Até sempre, “mais velho” Luís

Luís Cabral

 

António Martins Moreira *

10.08.2009

          Dr. António Martins MoreiraOuvi falar a primeira vez o Presidente Luís Cabral em Outubro ou Novembro de 1966.

          Era Aspirante a Oficial e frequentava, com cerca de 50 camaradas meus, o último curso, de 1966, de Operações Especiais (RANGER's) no C.I.O.E., em Lamego.

          Estávamos já mobilizados para a guerra colonial e fazíamos, um oficial por cada companhia operacional, este curso antes da partida.

          Como oficiais que já éramos e a frequentar e/ou iniciar cursos superiores, tínhamos já alguma consciência política pelo que nos interessava ouvir a Rádio Argel, entre outras, o que fazíamos com frequência e com as necessárias cautelas e prudente recato.

          Quem ouvíamos com mais atenção e com mais frequência era Amílcar Cabral, que repetia vezes sem conta que a sua luta não era contra o Povo Português, nem contra os seus soldados, mas sim contra o regime colonial que a todos oprimia.

          Exortava-nos a desertar e a que recusássemos andar aos tiros contra os nossos Irmãos Africanos. Era impressionante a forma apaixonada como defendia os seus ideais e a forma sincera e quase carinhosa como se nos dirigia, o que denotava uma invulgar personalidade, lúcida e fraternal, um carácter nobre e esclarecido, e um desejo inquebrantável e determinado de resgatar a dignidade do Povo Guineense e nos envolver a todos num gigantesco abraço fraterno.

          Aliás, tive a prova directa deste seu profundo Humanismo pela forma extremamente correcta e digna como tratou alguns soldados da minha unidade, que o PAIGC conseguiu capturar em combate, e que mais tarde viemos a resgatar das suas prisões, o que denotou, claramente, tratar-se de um Homem Superior.

          Por uma ou outra vez ouvimos também, naquelas audiências clandestinas e nocturnas de Lamego, a voz do seu Irmão Luís, seu companheiro fiel desde a primeira hora.
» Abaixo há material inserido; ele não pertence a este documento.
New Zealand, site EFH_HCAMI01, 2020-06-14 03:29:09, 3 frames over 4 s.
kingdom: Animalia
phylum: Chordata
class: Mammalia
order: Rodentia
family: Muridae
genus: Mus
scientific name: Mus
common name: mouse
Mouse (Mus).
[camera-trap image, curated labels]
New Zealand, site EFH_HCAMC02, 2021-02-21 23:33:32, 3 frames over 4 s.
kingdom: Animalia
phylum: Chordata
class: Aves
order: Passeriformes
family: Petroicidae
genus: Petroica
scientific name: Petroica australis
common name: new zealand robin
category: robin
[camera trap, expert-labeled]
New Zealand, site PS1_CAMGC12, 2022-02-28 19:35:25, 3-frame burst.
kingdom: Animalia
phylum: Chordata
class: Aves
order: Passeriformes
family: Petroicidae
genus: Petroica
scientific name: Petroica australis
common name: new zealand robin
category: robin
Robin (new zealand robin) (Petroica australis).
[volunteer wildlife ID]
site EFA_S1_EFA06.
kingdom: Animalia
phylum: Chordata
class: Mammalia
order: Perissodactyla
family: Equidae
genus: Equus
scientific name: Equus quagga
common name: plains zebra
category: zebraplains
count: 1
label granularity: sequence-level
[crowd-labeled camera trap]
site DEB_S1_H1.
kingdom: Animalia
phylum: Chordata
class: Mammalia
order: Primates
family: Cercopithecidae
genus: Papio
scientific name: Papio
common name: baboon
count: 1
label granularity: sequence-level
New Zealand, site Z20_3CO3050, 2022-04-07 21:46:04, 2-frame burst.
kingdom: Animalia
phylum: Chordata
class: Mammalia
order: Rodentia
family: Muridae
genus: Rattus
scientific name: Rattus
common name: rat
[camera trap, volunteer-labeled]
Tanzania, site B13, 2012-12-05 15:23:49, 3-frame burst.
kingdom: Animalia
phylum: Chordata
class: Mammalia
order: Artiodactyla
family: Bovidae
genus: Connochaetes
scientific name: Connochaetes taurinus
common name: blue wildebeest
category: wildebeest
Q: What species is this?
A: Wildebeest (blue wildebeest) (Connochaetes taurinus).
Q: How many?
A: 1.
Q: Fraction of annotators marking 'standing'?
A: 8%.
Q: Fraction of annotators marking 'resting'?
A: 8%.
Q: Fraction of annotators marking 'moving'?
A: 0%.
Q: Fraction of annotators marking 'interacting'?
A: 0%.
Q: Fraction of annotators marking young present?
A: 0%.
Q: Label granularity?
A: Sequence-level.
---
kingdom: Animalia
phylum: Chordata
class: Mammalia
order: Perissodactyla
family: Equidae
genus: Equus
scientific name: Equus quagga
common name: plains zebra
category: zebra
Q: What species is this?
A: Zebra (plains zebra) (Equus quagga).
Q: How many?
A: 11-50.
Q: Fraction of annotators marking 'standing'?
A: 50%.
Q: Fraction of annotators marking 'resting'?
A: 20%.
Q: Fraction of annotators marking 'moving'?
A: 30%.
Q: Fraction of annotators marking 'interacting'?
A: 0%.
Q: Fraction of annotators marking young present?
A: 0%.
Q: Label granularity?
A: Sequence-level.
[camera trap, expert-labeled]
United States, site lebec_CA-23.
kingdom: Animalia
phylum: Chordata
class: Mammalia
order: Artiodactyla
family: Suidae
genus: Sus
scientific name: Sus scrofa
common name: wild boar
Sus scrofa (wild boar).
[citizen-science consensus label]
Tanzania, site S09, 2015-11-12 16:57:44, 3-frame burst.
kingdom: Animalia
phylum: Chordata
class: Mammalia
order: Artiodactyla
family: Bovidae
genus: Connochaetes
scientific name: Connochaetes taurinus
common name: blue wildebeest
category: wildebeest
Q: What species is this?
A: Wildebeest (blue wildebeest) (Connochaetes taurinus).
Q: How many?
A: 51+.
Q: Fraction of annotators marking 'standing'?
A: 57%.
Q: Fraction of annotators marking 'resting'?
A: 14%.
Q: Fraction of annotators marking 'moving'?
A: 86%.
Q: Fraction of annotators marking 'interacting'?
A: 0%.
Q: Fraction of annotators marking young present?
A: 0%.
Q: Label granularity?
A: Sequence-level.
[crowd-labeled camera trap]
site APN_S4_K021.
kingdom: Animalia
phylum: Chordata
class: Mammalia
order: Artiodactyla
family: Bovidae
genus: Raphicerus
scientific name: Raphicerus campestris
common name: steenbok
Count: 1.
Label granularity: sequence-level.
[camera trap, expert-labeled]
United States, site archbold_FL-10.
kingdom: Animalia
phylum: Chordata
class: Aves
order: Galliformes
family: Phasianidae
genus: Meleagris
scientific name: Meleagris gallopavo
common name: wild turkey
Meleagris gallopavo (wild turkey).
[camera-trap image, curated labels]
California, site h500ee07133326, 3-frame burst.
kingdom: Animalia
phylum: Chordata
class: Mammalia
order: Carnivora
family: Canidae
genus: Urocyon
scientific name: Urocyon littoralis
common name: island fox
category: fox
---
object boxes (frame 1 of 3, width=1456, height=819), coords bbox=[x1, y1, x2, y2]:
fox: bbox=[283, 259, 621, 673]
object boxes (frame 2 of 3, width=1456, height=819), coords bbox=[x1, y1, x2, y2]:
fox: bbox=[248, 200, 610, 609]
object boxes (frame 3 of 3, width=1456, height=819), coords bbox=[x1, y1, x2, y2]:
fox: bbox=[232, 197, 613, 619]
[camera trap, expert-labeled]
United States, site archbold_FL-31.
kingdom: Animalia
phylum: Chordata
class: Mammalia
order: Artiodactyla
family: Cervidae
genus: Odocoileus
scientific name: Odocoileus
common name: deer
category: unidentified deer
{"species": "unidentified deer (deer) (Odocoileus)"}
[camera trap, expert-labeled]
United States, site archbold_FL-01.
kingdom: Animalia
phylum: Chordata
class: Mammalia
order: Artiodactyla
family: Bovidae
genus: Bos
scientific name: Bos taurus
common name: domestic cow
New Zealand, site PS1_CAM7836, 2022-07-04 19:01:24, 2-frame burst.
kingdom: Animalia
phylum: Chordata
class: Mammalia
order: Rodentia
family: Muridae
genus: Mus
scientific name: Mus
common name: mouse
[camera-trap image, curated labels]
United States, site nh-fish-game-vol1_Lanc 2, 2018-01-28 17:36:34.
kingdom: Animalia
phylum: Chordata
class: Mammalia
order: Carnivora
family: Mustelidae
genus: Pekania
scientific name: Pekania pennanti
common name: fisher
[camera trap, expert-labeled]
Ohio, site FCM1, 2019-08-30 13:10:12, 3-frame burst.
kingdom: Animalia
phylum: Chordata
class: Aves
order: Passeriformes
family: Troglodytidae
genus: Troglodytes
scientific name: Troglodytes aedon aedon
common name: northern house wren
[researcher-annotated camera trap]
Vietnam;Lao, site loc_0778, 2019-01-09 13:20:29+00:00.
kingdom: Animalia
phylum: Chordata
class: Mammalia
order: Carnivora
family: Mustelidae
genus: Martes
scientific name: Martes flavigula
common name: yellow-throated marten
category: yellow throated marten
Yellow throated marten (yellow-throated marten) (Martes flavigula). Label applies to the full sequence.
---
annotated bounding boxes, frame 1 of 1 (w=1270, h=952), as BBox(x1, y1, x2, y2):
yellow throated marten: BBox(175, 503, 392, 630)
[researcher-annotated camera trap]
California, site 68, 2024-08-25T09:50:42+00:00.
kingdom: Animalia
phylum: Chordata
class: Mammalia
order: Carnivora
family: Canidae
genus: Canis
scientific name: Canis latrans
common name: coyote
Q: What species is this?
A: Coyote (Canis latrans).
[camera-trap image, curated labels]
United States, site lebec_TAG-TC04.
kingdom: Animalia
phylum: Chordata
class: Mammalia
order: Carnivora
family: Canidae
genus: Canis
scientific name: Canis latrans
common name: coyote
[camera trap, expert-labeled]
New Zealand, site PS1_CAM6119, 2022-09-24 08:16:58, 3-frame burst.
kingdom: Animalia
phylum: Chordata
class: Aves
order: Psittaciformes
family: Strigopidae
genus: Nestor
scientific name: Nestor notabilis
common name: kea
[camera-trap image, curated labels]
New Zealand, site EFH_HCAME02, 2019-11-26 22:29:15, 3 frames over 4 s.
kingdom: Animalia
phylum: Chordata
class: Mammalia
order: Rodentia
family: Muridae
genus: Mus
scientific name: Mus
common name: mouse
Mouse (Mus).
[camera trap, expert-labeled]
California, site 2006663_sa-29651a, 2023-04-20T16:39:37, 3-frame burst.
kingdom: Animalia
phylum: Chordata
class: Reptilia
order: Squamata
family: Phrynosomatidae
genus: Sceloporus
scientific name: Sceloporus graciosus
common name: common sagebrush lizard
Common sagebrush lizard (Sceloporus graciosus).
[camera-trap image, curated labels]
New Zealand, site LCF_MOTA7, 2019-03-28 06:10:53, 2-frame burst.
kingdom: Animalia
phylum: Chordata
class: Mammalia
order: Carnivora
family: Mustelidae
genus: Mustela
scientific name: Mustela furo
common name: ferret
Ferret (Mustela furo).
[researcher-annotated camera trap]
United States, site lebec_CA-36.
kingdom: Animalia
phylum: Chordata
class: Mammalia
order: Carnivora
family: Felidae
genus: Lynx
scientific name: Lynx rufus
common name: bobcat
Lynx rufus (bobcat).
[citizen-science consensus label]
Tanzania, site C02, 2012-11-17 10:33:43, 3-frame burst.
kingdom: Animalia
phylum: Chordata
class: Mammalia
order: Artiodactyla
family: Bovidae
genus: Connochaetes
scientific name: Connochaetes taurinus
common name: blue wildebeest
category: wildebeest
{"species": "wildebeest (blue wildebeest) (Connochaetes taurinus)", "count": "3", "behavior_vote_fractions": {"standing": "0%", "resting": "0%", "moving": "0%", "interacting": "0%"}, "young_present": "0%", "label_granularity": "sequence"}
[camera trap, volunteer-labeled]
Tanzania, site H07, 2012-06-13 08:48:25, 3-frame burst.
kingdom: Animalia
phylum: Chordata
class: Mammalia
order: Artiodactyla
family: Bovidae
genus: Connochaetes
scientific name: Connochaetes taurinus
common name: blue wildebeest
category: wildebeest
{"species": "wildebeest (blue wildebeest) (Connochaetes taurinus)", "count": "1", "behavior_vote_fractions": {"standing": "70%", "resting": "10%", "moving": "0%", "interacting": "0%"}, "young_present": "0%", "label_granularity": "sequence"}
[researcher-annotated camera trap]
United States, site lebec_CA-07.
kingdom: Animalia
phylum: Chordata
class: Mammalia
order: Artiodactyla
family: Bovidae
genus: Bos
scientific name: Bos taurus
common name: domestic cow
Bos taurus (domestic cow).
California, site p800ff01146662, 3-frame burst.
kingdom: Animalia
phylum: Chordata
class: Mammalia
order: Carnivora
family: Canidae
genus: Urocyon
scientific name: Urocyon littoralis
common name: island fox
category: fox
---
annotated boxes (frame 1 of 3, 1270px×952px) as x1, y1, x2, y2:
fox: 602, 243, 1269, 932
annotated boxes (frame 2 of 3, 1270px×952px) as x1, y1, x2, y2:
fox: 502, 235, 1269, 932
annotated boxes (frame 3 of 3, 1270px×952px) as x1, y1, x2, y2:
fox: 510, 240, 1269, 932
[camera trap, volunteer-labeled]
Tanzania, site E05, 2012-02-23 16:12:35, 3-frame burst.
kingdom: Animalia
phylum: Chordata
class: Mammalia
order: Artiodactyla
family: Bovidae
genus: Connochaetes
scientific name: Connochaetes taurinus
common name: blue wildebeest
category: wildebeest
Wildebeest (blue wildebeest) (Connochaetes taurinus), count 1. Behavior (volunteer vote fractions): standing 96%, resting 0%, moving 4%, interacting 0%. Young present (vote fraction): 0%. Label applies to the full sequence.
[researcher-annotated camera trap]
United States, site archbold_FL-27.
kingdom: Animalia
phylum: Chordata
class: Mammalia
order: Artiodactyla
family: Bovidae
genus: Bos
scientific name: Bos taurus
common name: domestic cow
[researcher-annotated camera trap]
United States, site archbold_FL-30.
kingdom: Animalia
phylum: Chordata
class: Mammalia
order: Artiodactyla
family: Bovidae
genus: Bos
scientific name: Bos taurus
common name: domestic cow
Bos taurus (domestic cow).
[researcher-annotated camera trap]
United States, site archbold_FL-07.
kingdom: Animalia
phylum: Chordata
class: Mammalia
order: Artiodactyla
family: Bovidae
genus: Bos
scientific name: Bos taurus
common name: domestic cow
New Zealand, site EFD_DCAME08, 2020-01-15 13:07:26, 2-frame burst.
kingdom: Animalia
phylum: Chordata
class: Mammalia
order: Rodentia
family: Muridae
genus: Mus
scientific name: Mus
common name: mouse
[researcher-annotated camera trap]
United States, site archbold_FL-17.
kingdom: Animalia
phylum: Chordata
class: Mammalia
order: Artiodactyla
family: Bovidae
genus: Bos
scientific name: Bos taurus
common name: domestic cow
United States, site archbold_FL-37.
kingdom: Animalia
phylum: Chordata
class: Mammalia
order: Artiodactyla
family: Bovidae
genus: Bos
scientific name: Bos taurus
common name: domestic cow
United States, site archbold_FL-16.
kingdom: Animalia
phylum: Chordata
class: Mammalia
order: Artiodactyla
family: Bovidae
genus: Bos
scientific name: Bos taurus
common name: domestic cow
          Embarquei, com a minha unidade, para a Guiné em 08.Abril.1967, no “Ana Mafalda”, e desembarquei, de regresso, no mesmo cais, Rocha do Conde de Óbidos, do “Uige”, em 09.Março.1969, tendo combatido contra o P.A.I.G.C., como todos os outros, de armas na mão, nesses 23 meses.

          Neste mundo, e nesta vida cheia de imprevistos e surpresas, quis o Destino que, passados cerca de vinte anos, viesse a conhecer em Lisboa, no escritório de um grande Amigo e meu Colega, o Dr. Leonel Gaspar, que nos apresentou, o Presidente Luís Almeida Cabral, que vivia exilado no nosso país, concretamente em Miraflores, onde viveu até ao fim da sua vida.

          No mesmo encontro conheci também outra grande figura da luta de libertação de Angola, o meu saudoso Amigo e Colega, Dr. Gentil Ferreira Viana, um “histórico” do M.P.L.A., que toda a gente conheceu.

          Devo confessar que neste primeiro encontro experimentei várias sensações de espírito, que não conseguia compreender.

          Estava na presença de um antigo IN (inimigo) dos campos de batalha da Guiné, onde passei os dois piores anos da minha vida, mas ao mesmo tempo era para mim claro que a sua luta era legítima e que mais não fazia que a sua obrigação.

          No início de cada operação militar, ou de qualquer simples missão de rotina, debatíamo-nos sempre com um dilema terrível, que era o de por um lado a obrigação, que tínhamos, de obedecer aos nossos comandos hierárquicos legítimos, e por outro o de termos que virar as armas contra os nossos Irmãos Guineenses que, do outro lado, procuravam, legitimamente, conquistar a sua dignidade e a soberania para o seu Povo.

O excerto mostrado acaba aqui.